**WHAT TO PRODUCE:** Gather every line of the material below that contains the word "nearer", and copy each one in full.

**ITEMS:**
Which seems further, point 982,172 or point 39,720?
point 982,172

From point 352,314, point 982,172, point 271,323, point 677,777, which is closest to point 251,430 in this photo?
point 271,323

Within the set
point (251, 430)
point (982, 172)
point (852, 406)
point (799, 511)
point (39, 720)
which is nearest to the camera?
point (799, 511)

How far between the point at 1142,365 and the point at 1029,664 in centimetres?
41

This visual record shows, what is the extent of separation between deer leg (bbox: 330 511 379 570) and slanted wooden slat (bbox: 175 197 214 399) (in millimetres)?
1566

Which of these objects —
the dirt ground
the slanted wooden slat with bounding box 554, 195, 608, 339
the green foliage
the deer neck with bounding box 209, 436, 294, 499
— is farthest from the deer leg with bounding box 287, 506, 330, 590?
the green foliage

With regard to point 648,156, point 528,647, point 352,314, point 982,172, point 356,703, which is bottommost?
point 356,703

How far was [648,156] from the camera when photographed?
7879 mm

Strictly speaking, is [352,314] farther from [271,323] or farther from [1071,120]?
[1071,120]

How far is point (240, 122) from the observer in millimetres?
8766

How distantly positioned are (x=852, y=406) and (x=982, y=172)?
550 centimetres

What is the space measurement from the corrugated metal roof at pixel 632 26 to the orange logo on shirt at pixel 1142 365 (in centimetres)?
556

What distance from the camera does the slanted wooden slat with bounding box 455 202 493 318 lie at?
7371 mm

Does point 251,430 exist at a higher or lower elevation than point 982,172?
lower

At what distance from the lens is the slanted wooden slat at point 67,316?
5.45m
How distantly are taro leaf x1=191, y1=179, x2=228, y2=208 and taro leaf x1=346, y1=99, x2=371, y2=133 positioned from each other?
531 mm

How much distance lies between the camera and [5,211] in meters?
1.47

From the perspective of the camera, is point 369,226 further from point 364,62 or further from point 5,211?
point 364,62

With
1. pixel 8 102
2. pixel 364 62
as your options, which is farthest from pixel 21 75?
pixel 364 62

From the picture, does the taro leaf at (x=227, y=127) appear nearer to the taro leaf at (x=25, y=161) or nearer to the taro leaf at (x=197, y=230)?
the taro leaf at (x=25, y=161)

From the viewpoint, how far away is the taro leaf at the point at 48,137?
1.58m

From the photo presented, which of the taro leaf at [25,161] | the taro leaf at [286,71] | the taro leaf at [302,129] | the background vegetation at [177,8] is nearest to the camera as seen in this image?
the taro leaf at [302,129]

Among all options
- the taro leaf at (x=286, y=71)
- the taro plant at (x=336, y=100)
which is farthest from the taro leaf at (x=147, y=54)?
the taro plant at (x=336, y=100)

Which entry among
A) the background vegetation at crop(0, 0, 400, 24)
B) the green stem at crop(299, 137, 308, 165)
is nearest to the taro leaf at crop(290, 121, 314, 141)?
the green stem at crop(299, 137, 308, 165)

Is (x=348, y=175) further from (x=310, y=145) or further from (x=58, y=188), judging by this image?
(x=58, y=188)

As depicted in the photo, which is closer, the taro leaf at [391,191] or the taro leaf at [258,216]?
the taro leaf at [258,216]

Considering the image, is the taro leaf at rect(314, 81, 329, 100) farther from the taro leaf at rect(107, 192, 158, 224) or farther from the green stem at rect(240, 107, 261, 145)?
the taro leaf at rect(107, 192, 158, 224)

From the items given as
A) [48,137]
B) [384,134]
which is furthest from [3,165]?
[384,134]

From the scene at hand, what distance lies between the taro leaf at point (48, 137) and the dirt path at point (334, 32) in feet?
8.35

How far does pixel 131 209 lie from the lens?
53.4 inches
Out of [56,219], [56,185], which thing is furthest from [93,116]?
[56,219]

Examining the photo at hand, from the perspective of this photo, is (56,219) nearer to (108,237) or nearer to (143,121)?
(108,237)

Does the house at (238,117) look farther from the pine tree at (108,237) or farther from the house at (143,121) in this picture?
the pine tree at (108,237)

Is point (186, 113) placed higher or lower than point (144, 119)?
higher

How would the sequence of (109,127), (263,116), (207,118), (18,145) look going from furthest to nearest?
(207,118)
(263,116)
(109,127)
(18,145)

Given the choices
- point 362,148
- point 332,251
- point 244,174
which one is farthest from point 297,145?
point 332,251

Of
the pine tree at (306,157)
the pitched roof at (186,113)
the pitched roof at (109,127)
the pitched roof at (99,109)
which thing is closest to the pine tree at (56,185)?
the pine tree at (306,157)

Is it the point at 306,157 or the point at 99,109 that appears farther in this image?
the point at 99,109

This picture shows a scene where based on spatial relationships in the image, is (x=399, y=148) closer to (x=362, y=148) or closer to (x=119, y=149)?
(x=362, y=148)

* * *

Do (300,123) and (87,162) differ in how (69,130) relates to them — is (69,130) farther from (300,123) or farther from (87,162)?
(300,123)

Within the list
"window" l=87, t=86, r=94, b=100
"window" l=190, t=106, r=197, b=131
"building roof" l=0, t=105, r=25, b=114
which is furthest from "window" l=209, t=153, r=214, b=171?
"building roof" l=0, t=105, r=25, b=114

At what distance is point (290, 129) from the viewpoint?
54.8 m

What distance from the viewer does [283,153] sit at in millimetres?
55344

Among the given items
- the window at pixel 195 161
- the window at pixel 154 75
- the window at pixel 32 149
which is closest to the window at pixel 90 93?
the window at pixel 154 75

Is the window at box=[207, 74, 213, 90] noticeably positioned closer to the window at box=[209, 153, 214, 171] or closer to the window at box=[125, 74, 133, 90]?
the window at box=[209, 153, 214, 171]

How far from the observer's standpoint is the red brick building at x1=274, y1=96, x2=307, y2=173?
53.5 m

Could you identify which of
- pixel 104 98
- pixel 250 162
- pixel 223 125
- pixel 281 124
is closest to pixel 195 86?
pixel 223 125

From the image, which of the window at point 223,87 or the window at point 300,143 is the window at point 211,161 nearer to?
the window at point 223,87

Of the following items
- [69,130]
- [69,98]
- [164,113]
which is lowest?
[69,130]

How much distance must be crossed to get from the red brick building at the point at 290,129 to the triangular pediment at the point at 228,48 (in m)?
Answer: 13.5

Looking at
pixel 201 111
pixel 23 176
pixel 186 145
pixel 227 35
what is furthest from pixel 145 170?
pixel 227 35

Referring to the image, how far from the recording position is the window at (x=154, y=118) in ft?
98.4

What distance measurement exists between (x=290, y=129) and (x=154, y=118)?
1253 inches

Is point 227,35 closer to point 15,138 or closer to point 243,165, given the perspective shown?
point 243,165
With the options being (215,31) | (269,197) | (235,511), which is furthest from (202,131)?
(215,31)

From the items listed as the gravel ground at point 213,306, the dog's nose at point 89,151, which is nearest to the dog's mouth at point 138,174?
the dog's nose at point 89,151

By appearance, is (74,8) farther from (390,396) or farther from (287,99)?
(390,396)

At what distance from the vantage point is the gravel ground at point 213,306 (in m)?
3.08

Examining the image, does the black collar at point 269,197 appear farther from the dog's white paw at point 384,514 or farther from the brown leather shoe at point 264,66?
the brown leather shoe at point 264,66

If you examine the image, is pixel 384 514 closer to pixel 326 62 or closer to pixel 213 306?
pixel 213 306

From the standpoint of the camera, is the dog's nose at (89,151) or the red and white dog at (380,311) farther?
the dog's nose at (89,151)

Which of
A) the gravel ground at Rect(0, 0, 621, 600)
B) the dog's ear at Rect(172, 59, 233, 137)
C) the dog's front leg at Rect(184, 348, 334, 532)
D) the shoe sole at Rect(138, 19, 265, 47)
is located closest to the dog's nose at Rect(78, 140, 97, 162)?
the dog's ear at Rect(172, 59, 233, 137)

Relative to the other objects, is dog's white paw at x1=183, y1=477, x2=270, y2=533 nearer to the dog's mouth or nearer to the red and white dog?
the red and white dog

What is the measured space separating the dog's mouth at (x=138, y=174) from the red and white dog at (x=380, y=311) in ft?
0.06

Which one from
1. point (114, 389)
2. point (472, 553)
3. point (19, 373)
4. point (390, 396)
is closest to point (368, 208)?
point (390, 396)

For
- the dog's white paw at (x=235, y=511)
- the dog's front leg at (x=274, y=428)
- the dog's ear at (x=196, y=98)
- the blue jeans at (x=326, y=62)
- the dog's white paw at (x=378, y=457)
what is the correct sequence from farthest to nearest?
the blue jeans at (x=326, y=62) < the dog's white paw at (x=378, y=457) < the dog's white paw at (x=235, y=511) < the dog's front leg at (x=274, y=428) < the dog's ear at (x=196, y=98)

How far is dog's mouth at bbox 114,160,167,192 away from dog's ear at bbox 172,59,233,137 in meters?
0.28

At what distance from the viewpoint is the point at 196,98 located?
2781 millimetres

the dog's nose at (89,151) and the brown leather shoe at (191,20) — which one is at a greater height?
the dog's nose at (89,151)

**TASK RESPONSE:**
From the picture, does the taro leaf at (x=227, y=127) appear nearer to the taro leaf at (x=25, y=161) or nearer to the taro leaf at (x=197, y=230)?
Examining the photo at hand, from the perspective of this photo, is (56,219) nearer to (108,237) or nearer to (143,121)?
From the image, which of the window at point 223,87 or the window at point 300,143 is the window at point 211,161 nearer to?
Relative to the other objects, is dog's white paw at x1=183, y1=477, x2=270, y2=533 nearer to the dog's mouth or nearer to the red and white dog?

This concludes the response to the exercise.